Court of Cassation rescinds order of the Paris Court of Appeal in the matter Coeur de Défense

By judgement of 8th March 2011 (10-13.988,P+B+R+I, Sté Heart of La Défense et a.c/ PG CA Paris) the French Court of Cassation rescinded the order of the Paris Court of Appeal of 22nd February 2010 (cp. our Update France of 13rd April 2010). In the opinion of the highest French civil court the court of appeal had wrongly annulled the opening of the Sauvegarde proceedings and thus the restructuring plan confirmed by the commercial court. With the exception of in a fraud case, a company could not be denied the opening of Sauvegarde proceedings for the reason of trying to skirt its contractual obligations, should the company be confronted with insurmountable difficulties that could lead to insolvency. the ruling was made under the legislation before the reform of the French insolvency law that entered into force at the beginning of 2009. By now it is not necessary any more to prove that the difficulties could lead to insolvency.

Grand Senate of the French Court of Cassation decides on the modalities of power of attorney when filing a Proof of Debt

With its decision of 4th February 2011, the Grand Senate of the French Court of Cassation gave its opinion regarding the power of attorney for the implementation of a Proof of Debt in French insolvency proceedings (Cour de cassation, Assemblée plénière, 09-14619, Arrêt n°588 P+B+R+I, SARL Martine bois et derives, Juris Data N° 2011-001033).
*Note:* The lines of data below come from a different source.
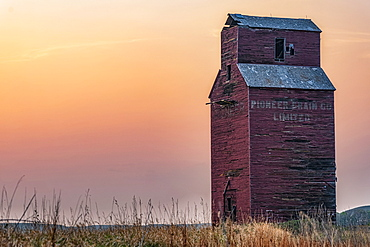 Abandoned and weathered grain elevator at sunset on the Canadian Prairies; Val Marie, Saskatchewan, Canada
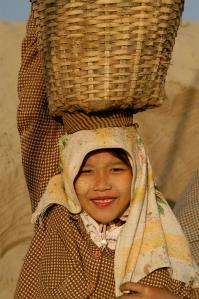 A young girl carries a basket full of sand in Pyay to a boat nearby. She earns less than one US dollar a day. Photo by Shehzad Noorani/UNICEF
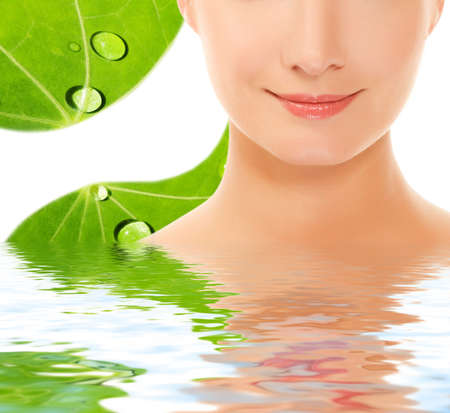 Beautiful young woman over green leaf background reflected in water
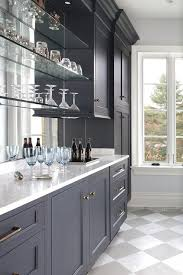 blue bar cabinets with floating glass
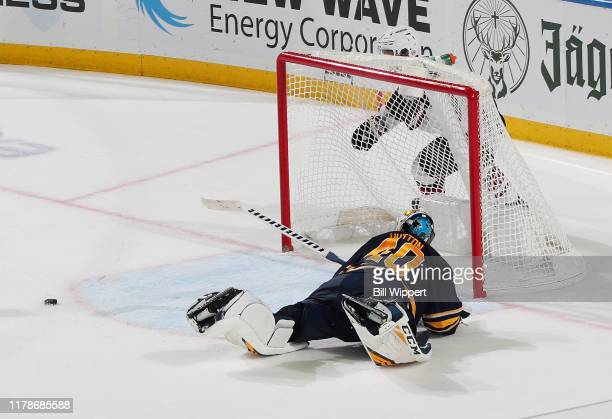 Carter Hutton of the Buffalo Sabres dives to sweep the puck away from Clayton Keller of the Arizona Coyotes during overtime of an NHL game on October...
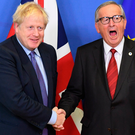 Prime Minister Boris Johnson and Jean-Claude Juncker, president of the European Commission, at EU headquarters in Brussels yesterday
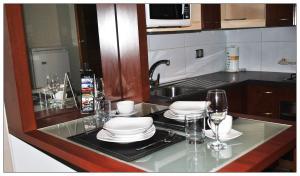 A cozinha ou cozinha compacta de Santiago Suite Apartment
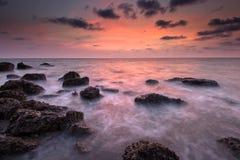 在日落的海运和岩石 库存照片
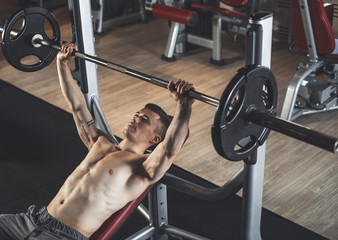 Top view of shapely topless man exercising with sport machines. He is lying on bench and lifting heavy barbell. Sportsman is working on chest muscles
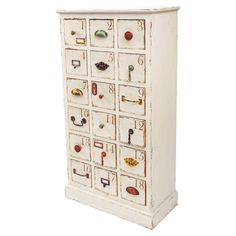 Weathered wood apothecary chest with numbered drawers and multicolored pulls.  Product: CabinetConstruction Material...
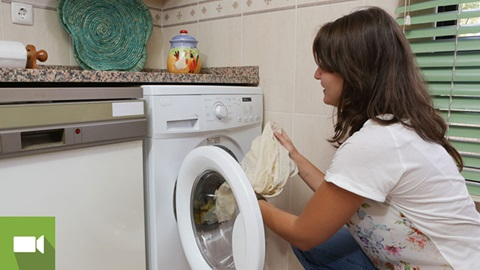 Na cozinha, uma senhora retira roupa da máquina de lavar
In the case that had to be decided the question arose if a bank as pool leader must produce a power of attorney when filing a Proof of Debt for each member of the pool and if yes, until when such a power of attorney must be issued. The Grand Senate pointed to the fact that the filing of a Proof of Debt corresponds in its function to a legal enforcement of a claim, and thus any person filing claims for third parties – without being an attorney-at-law – must specifically be authorized for it in written form. This authorization has to be issued before the end of the deadline for the filing of a claim applicable in French law. The proof of authorization – and here lies the welcome and relevant development for the practice of the jurisdiction of the French Court of Cassation – , however, can be demonstrated until the day of oral decision of the court.
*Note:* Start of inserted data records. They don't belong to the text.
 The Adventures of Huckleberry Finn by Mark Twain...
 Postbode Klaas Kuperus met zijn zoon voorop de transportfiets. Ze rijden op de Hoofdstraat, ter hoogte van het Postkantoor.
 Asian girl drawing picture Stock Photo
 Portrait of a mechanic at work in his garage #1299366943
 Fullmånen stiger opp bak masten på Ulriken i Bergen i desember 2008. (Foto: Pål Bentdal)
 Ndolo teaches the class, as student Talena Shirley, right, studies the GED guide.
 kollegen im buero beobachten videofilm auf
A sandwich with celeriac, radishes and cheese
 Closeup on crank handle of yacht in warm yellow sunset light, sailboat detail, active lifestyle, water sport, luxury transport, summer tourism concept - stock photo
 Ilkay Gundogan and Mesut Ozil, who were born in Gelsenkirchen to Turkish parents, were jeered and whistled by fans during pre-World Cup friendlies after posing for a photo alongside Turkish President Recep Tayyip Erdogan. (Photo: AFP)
For the first time French Constitution Council decides on the constitutionality of a provision in insolvency law

The French Constitution Council has for the first time in a decision of 11th February 2011 (N°2010-101 QPC) ruled on the conformity of an insolvency law provision with the French Constitution, since on 1st March 2010 the possibility to have examined the reconcilability of a provision in French law with the constitution of 1958 in pending proceedings within the scope of a judicial review has been introduced.  It was realized that section L.243-5 of the French Social Code which limits the automatic release from interest on arrears and of interest for default in an insolvency to LLP's, contradicts the constitutionally protected principle of equal treatment. Said section must therefore also be applied in cases with lawyers who are not member of a LLP or equivalent. In other words, an attorney at law exercicing in private practice to whom in France insolvency law is applicable since 2006, must profit from the automatic release from interest on arrears and of interest for default with regard to social contributions.
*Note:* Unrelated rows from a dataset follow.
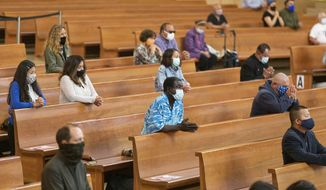 Congregants kneel and observe social distancing while listening to Los Angeles Archbishop Jose H. Gomez celebrate Mass at Cathedral of Our Lady of the Angels in downtown Los Angeles, Sunday, June 7, 2020. (AP Photo/Damian Dovarganes) ** FILE **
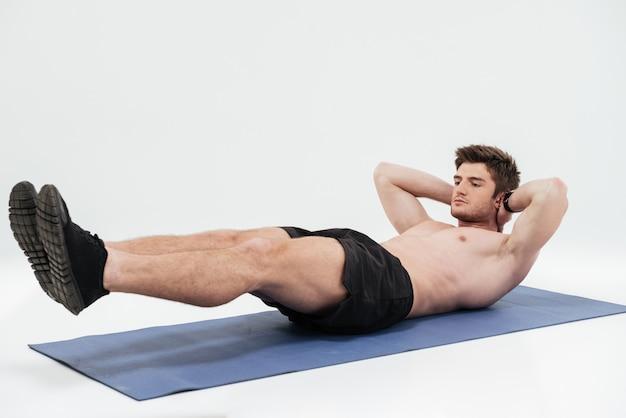 Il giovane sportivo che fa la plancia si esercita su una stuoia di forma fisica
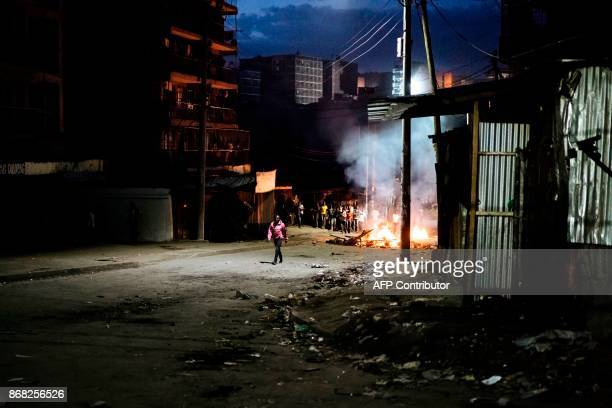 A man walks through an empty street while protesters gather around a burning barricade in the Mathare slums in Nairobi on October 30 2017 during...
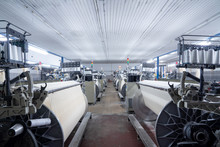 Interior Of Textile Factory With Automated Machinery.Concept Of Industry And Technology.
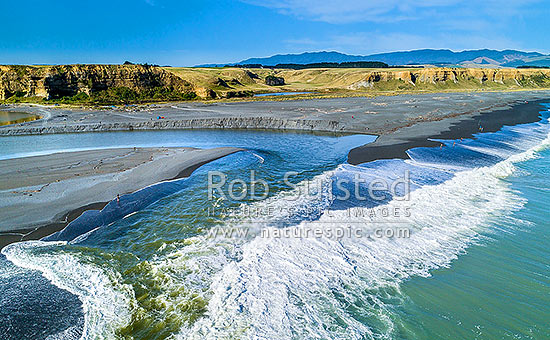 Lake Ferry (Onoke) outlet draining into the to sea at Palliser Bay. Ruamahanga River mouth. Recreational fishers lining beach. Aerial view, Lake Ferry, South Wairarapa District, Wellington Region, New Zealand (NZ) stock photo.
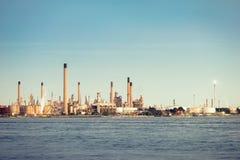 Vista distante de una refinería de la línea de la playa fotografía de archivo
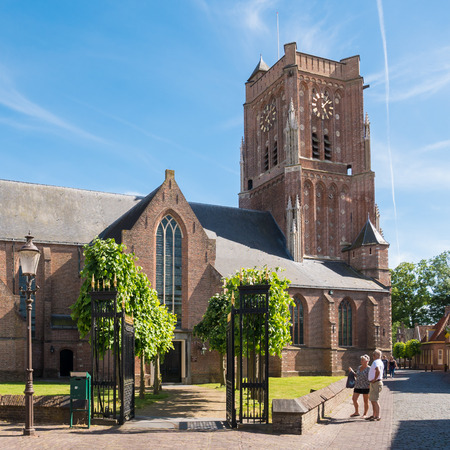 en: WOUDRICHEM, NETHERLANDS - JUN 4, 2017: Street scene with people and Saint Martins Church in centre of fortified town of Woudrichem, Brabant, Netherlands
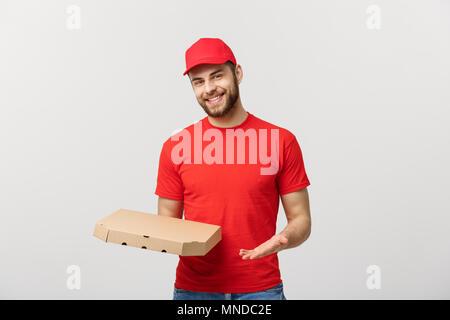 Concept de livraison: haapy young Handsome Pizza delivery man holding pizza box sur fond gris Banque D'Images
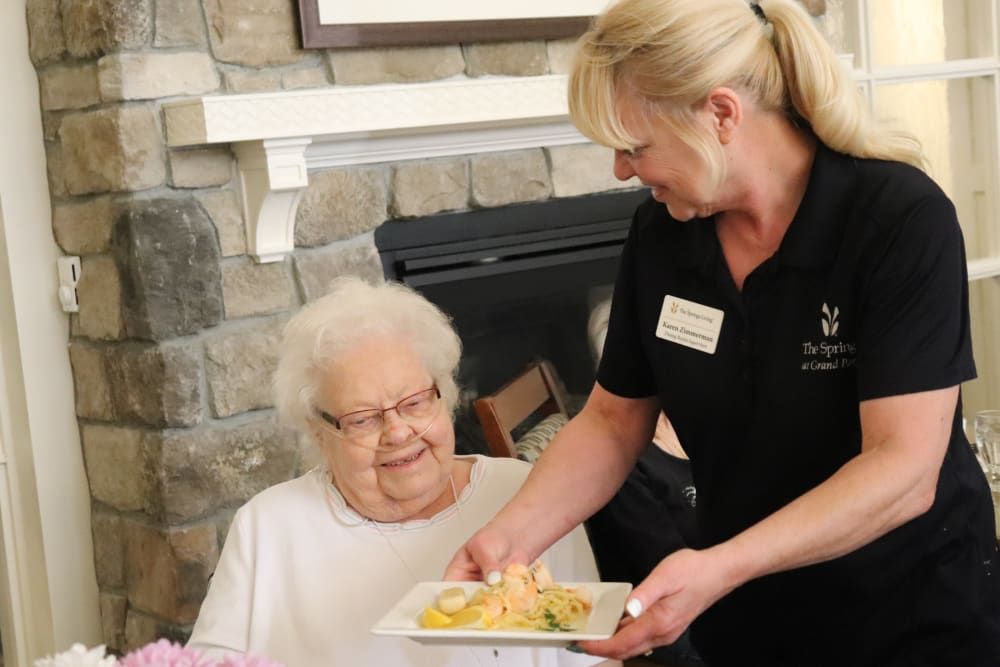 Resident being served a meal by caregiver at The Springs at Grand Park in Billings, Montana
Ordinance concerning the application of the Sauvegarde financière accélérée came into force

The ordinance concerning the application of the new accelerated Sauvegarde proceedings for financial restructurings that entered into force on 1st March 2010, was passed on 3rd March and published on 4th March in the Journal officiel of the French Republic (Décret no 2011-236 du 3 mars 2011 pris pour l’application des articles 57 et 58 de la loi no 2010-1249 du 22 octobre 2010 de regulation bancaire et financière). Thus, nothing stands in the way of its first application whereas the personal scope the of application (companies with less than 150 employees or with a turnover of more than 20 billion €) naturally limits the number of possible sauvegarde financière accélérée proceedings (cp. our Update France of 24.1.2011). A reduction of these criteria is currently discussed in order to open proceedings to a larger circle of companies.